Directions for this task => Set down the entire listing below character for character, changing nothing.

---+---

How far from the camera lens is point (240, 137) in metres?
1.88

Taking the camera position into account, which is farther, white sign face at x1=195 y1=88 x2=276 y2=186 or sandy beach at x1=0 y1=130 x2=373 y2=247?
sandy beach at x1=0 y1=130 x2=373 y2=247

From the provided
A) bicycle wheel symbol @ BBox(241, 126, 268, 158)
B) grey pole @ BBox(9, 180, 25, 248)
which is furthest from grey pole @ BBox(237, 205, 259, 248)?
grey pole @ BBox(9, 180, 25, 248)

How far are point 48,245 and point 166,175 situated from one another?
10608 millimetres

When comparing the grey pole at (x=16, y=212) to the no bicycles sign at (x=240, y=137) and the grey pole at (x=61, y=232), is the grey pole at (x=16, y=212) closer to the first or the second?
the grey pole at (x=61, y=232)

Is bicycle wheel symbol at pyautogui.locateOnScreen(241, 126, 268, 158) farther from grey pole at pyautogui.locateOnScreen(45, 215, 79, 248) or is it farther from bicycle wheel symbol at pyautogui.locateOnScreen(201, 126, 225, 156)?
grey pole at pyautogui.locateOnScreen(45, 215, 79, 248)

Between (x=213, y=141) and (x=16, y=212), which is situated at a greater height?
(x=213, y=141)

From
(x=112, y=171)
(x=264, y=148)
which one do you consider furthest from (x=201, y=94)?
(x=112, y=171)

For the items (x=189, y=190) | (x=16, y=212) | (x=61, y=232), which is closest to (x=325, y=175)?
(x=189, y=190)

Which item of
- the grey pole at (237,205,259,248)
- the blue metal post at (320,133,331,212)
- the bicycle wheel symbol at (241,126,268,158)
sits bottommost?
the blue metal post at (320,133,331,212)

---+---

Complete output =>
How far from the camera lens is point (240, 137) in metres?
1.88

Taking the camera position into account, which is farther, white sign face at x1=195 y1=88 x2=276 y2=186 or sandy beach at x1=0 y1=130 x2=373 y2=247?
sandy beach at x1=0 y1=130 x2=373 y2=247

From the provided
A) bicycle wheel symbol @ BBox(241, 126, 268, 158)
B) grey pole @ BBox(9, 180, 25, 248)
which is furthest from grey pole @ BBox(237, 205, 259, 248)?
grey pole @ BBox(9, 180, 25, 248)

How far are point 48,245 and point 166,175 situated from one another?
10608 millimetres

When comparing the grey pole at (x=16, y=212) to the no bicycles sign at (x=240, y=137) and the grey pole at (x=61, y=232), is the grey pole at (x=16, y=212) closer to the first or the second?
the grey pole at (x=61, y=232)

Is bicycle wheel symbol at pyautogui.locateOnScreen(241, 126, 268, 158) farther from grey pole at pyautogui.locateOnScreen(45, 215, 79, 248) or is it farther from bicycle wheel symbol at pyautogui.locateOnScreen(201, 126, 225, 156)?
grey pole at pyautogui.locateOnScreen(45, 215, 79, 248)

Between (x=213, y=141) and (x=16, y=212), which is situated at a greater height?
(x=213, y=141)

From
(x=112, y=171)
(x=264, y=148)
which one do you consider furthest from (x=201, y=94)?
(x=112, y=171)

For the items (x=189, y=190) | (x=16, y=212) | (x=61, y=232), which is closest to (x=325, y=175)?
(x=189, y=190)

Which item of
- the grey pole at (237,205,259,248)
- the blue metal post at (320,133,331,212)
- the bicycle wheel symbol at (241,126,268,158)
sits bottommost?
the blue metal post at (320,133,331,212)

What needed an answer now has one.